フィギュアスケーターたちの苦悩を氷上に投影させた力作

 将来、トップに立つことを期待されたジュニアフィギュアスケーターたちが集まる榛名学園スケート部。
 『氷上のシヴァ』は、そこにやって来た”芝浦当麻”という突出した才能の持ち主の少年を”氷上の神”となぞらえ、コーチを含め、スケート部に所属するメンバーのそれぞれの葛藤や苦悩を卓越した表現力で書き連ねた秀作です。

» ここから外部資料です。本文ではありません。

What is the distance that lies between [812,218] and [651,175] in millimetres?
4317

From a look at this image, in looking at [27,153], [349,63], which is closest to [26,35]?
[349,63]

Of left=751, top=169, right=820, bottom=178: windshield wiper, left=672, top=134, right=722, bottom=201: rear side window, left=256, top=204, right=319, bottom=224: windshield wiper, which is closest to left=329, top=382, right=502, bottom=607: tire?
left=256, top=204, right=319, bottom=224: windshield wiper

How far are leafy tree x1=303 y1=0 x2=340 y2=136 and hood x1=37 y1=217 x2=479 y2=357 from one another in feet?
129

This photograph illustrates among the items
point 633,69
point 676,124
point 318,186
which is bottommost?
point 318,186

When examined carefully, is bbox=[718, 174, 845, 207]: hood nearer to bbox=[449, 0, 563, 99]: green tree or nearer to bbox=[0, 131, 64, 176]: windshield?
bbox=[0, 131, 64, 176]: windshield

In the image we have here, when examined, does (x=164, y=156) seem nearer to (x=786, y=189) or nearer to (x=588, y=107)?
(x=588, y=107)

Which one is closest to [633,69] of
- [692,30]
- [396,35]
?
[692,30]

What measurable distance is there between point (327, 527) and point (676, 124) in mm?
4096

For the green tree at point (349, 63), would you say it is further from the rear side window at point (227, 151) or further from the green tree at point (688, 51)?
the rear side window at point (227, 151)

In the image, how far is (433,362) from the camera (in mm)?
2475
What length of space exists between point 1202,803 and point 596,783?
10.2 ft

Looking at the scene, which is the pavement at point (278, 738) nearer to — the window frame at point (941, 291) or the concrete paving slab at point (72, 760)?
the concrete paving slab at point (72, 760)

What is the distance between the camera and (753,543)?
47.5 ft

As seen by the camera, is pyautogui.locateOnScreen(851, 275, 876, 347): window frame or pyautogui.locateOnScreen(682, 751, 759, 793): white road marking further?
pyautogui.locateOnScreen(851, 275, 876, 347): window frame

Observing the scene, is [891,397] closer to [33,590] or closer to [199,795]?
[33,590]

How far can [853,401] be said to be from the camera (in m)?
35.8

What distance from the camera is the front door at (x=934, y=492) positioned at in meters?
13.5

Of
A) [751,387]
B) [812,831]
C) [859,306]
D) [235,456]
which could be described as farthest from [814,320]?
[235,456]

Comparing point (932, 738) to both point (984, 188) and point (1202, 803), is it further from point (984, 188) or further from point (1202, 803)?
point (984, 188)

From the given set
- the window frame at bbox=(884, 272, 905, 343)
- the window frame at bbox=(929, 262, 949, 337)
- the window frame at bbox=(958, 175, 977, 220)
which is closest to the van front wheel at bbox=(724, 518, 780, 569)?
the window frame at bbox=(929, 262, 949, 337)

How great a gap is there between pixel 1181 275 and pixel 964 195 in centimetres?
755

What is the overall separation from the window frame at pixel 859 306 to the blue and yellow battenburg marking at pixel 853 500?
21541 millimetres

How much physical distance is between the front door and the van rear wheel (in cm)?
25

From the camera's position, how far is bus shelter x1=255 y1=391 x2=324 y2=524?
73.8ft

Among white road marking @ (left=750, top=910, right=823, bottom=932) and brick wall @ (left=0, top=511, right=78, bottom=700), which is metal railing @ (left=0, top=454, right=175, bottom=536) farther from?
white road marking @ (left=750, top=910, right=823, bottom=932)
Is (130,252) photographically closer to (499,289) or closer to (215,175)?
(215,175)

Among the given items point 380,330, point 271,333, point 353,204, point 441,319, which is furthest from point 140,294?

 特に臨場感溢れるフィギュアの滑走シーンと、不意に現れる白昼夢のような幻想の中で語られる若いフィギュアスケーターたちの心の内は、繊細で、苦悩に満ちて、時に読んでいて胸が苦しくなってしまうほどです。
『そのスケーター、異能。正体は、神か悪魔か』
 キャッチコピーには、そうありますが、芝浦当麻という存在自体も、とても脆くて神のように誰かの上に君臨するような強さを供えているわけでもないところが、彼の魅力をいっそう引き立てているようにも思いました。

 登場人物の中では、私的には唯一、当麻の幻惑に抗った人物と思える霧崎洵と、兄になりたいと心の内で願った双子の妹の霧崎汐音との関係性がとても興味深く、洵と汐音、当麻の3人がこの作品の中で際立って個性が光っていると思いました。

『天上のシヴァ』は、フィギュアスケートというスポーツをモチーフにした小説ですが、純文学のような表現に加え、ファンタジーティストもある読みごたえのある構成で、ぜひ、お薦めしたい作品です。